İnanmak istiyorum fakat aklımda aynı nakarat, ya karım çakarsa, ya kocası yakalarsa…
Sonra her şeyi unutup uçuyorum Nina ile göklere…
Bulutlar örtüyor mehtabı, herkes çoktan uyudu, grileşiyor beyazlık.
Aklımda sadece Nina'nın elleri.
Uyuyacağım.
Nisan 1994
**
Murat Gülmezoğlu, 1980'lerin sonundan itibaren Rusya'daki Türk toplumuna damgasını vuran sembol isimleren biriydi. Uzun süre Enka'nın Moskova temsilciliğini yapan, Rusya'da yaşayan Türklerin duayeni ve "abi"si Murat Gülmezoğlu, ekim 2019'da, 83 yaşında hayata veda etti. Çoğumuzun güzel Rusya anılarında unutulmaz yeri olan Gülmezoğlu'nun, yıllar önce TürkRus.Com'da yayınlanmış yazılarından birini sizinle paylaşmak ve onu bir kez daha sevgiyle anmak istedik.
Gazeteci yazar Cenk Başlamış, Gülmezoğlu'nu bir yazısında şöyle anlatmıştı:
"Gülmezoğlu'nun "hayatı roman" demek onun 71 yıla sığdırdıklarını hafife almak olur. Anneannesi Anastasiya, 1917 Devrimi'nden Fransa'ya kaçmış bir Rus. Annesi Katya, anneannesinin Yunan asıllı bir Fransız'la yaptığı evlilikten. Dedesi 1923 yılında demiryolu mühendisi olarak ailesiyle Türkiye'ye gelmiş. Babası Atatürk'ün fotoğrafçılarından.1935 yılında Moda'da doğan Gülmezoğlu buradaki özel Assomsionist yuvaya gitmiş, Fransızca, Latince ve Yunanca öğrenmiş, sonra St. Joseph'in yolunu tutmuş. Hirram Abbas ve Gökşin Sipahioğlu okul arkadaşları.1954 yılında Sorbonne'a gitmiş, dönüşünde Güzel Sanatlar Akademisi'ne girerek mimarlık eğitimi almış. Macar, ABD'li,Türk ve Fransız toplam dört eşi olmuş, ancak hepsinden boşanmış. Paris'te ve New York'ta ünlü mimarlarla çalışmış.

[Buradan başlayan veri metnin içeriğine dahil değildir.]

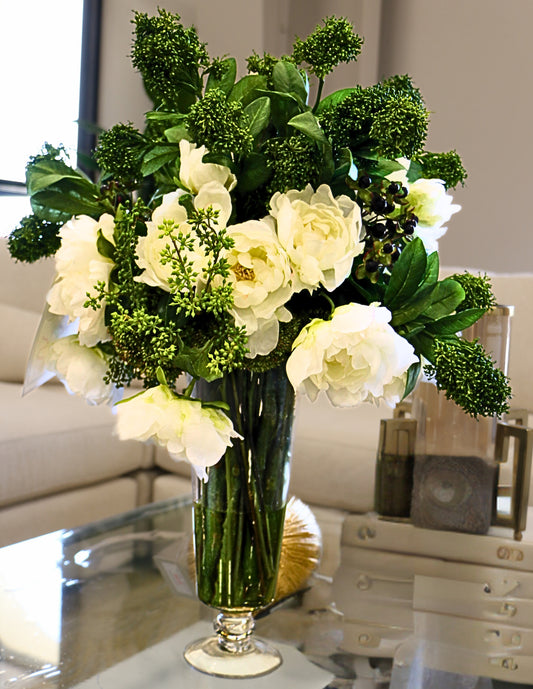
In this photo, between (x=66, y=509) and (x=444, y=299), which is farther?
(x=66, y=509)

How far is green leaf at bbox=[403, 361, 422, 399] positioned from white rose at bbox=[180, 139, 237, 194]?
197 mm

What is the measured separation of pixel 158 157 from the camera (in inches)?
24.3

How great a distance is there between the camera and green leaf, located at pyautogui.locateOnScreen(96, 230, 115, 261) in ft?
1.93

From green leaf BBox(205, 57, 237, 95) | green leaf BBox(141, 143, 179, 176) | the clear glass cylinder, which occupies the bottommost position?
the clear glass cylinder

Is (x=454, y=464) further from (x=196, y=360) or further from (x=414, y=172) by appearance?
(x=196, y=360)

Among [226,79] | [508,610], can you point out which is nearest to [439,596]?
[508,610]

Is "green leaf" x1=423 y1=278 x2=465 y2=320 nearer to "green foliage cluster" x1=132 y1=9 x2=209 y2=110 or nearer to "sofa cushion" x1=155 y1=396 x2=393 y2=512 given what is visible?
"green foliage cluster" x1=132 y1=9 x2=209 y2=110

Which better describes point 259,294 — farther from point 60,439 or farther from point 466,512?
point 60,439

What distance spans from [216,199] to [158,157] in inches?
3.4

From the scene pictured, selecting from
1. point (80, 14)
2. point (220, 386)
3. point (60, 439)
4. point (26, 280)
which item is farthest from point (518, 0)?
point (220, 386)

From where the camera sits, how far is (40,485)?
1730mm

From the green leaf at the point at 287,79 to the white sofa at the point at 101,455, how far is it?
1.00 meters

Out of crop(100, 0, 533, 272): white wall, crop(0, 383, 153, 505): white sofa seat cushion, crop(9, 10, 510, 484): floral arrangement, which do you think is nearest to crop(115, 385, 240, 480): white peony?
crop(9, 10, 510, 484): floral arrangement

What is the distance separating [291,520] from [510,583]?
0.30 m
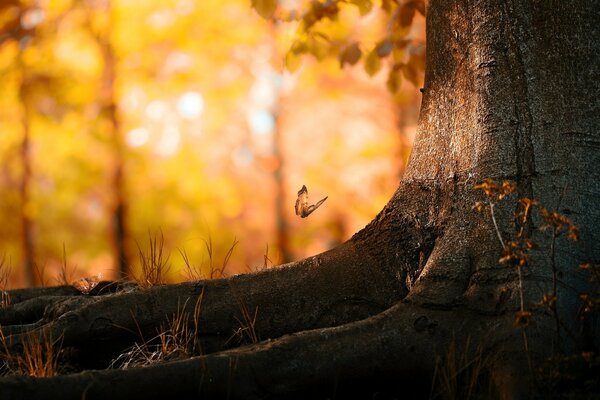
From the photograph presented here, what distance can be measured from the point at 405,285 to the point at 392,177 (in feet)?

1968 yılında Enka'ya giren Gülmezoğlu Libya ve Suudi Arabistan'dan sonra 1988'de Moskova'nın yolunu tutmuş. Gülmezoğlu, Milliyet'le söyleşinde, Türk inşaatçıların Rusya'daki en büyük başarısı olarak Kremlin yakınındaki Petrovskiy Pasajı'nı gösteriyor. 100 yıllık pasajın aslına uygun onarılması diğer işlerin yolunu açmış. Gülmezoğlu, "Bizim için önemli olan aldığımız işi, zarar bile etsek söz verdiğimiz tarihte bitirmek" diyor.
Gülmezoğlu,Türk işçilerini ünlü Bolşoy Tiyatrosu'nun önünde kız arkadaşlarını ellerinde çiçekle beklerken gördüğü anı unutamadığını söylüyor. "İşçilerimiz Arabistan'da da çalıştı ama kimse Arapça öğrenmedi. Oysa burada yarısı Rusça konuşuyor, konsere,müzeye gidiyor" diyor."